There’s a lively conversation in the comments of the most recent posts here–one I mean to pick up and move along shortly. But I feel that I need to take time out to blog about this story, which I must confess is one that I’m really bothered by. It’s from the NYT, which means that for some of you it may be on the wrong side of a pay wall. I’m sorry about that, but it does seem to be their story.
I’ll start with a summary. It’s obvious that there are facts in dispute and I’ll try to note specifically where that is the case. Most of what seems to me to be important is actually not in dispute.
Bode Miller and Sara McKenna met via a high-end dating service. They both lived in California. Miller is an Olympic skier. McKenna is a former Marine and firefighter. He’s now 36 and she’s 27, but I think they were dating in April/May, 2012.
They dated for about a month-and-a-half. When they split up, McKenna was pregnant, although obviously she wasn’t very far along. At about that time Miller began to date Morgan Beck who he married in October, 2012.
I think one thing the parties do dispute is Miller’s general attitude towards the pregnancy. (I’m not sure whether you all think this important or not.) McKenna says she asked him to go to an appointment for an ultrasound in June. He declined and sent a text saying ““U made this choice against my wish.” (He may agree he sent the text–that’s not clear to me.)
In any event, by the time fall rolled around, McKenna had decided that she wanted to go to college. She told Miller in October that she was thinking about Columbia University in NYC–a very good school that has a program for non-traditional students. (As an older student who was also a parent, McKenna would indeed be a non-traditional student.) Meantime, Miller filed a declaration of paternity in CA, asserting his interest in custody. (As far as I can tell, there has never been any dispute about Miller’s status as the legal father of the child–just in case you think that is where I am going.)
It appears that McKenna enrolled in Columbia, moved to NY, and gave birth there. (If she was seven-months pregnant in December 2012, this must have been around February, 2013.) She named the child Samuel Bode Miller-McKenna. After the child was born she sought temporary custody.
Now there is no doubt that there is a real custody issue here. McKenna and Miller are both legal parents and, as far as I can tell, they are both perfectly fit legal parents. That means each has a right to spend some time with the child. That’s not necessarily going to be easy to accomplish given their life choices, but it’s pretty much the stock-and-trade of family law. Not really worth much discussion here (and maybe really not, since there is no issue of legal parentage.)
But here’s what’s noteworthy, outrageous and infuriating: The judge in New York castigated McKenna for having moved to go to school.
While Ms. McKenna “did not ‘abduct’ the child,” the court said, “her appropriation of the child while in utero was irresponsible, reprehensible.”
There’s a part of me that just wants to repeat this in tones of incredulity. Her “appropriation” of the child while the child was “in utero?” How exactly did she “appropriate the in utero child? By living her life? By enrolling in the best college program she could find? Is the court’s point that she was obliged to stay near wherever Miller happened to be, whether that was best for her or not?
I cannot tell what happened here–whether Miller had some evidence that the move to NY was all some clever ruse. But given that she did in fact enroll at Columbia and made no effort at all to deny Miller’s paternity, I don’t see what would support that claim.
In any event, apparently on the above-noted theory, the court decided to leave the matter in CA, which is unusual, to say the least, given that the child was born and lived in NY. The CA court then granted custody to Mr. Miller, who took the child in September.
Meantime, a New York appeals court had a look at what the New York trial judge had done and the panel was not pleased.

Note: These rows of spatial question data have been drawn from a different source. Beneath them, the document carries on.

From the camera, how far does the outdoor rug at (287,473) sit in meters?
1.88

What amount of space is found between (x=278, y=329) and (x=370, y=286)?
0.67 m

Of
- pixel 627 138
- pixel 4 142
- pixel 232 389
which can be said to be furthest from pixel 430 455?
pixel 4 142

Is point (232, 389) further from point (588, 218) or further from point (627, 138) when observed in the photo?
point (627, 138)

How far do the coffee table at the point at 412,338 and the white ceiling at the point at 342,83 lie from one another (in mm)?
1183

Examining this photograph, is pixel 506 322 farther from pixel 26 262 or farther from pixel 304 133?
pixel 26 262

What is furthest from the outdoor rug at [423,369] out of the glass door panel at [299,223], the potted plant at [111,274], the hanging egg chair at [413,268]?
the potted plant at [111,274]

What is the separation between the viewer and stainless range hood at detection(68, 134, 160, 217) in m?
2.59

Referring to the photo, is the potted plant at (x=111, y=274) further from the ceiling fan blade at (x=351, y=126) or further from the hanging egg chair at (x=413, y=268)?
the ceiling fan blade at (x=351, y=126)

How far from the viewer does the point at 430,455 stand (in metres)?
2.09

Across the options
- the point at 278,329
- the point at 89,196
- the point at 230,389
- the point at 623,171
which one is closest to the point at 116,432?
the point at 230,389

This month, in its scathing reversal of the May decision, the appeals panel in New York rejected the suggestion that “the mother needed to somehow arrange her relocation with the father with whom she had only a brief romantic relationship.”
This means the case now goes back to the NY trial court–tomorrow–to consider custody and visitation. (There’s the possibility here of a NY/CA dueling judges outcome, too.)

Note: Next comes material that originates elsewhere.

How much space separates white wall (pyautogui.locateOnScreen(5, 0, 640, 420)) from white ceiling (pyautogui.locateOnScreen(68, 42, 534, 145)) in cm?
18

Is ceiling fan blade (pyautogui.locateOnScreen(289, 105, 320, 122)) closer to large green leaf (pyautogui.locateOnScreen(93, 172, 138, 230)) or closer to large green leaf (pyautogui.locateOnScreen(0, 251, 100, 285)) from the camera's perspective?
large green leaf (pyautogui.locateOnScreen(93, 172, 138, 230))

I won’t rant at length here, though I must say it is tempting. This is the perfect illustration of how a woman who is pregnant can end up under the control of the man who will be the father of the child-to-be. Pregnancy means that the fetus is always with her so that if she moves, she can be said to have absconded with the child. No such constraint is placed on the man, who can go where he will.
To tie this back to the blog, I worry a great deal that if we are not careful, an attachment to genetics will give the man just as great a claim as the woman–even during the pregnancy–without regard to the way that claim will play out. I’m not saying it has to be that way–I’m not sure it does. But the heavy emphasis on genetics as the critical factor often serves to undermine arguments that the pregnant woman and her male co-genetic parent are not in the same position.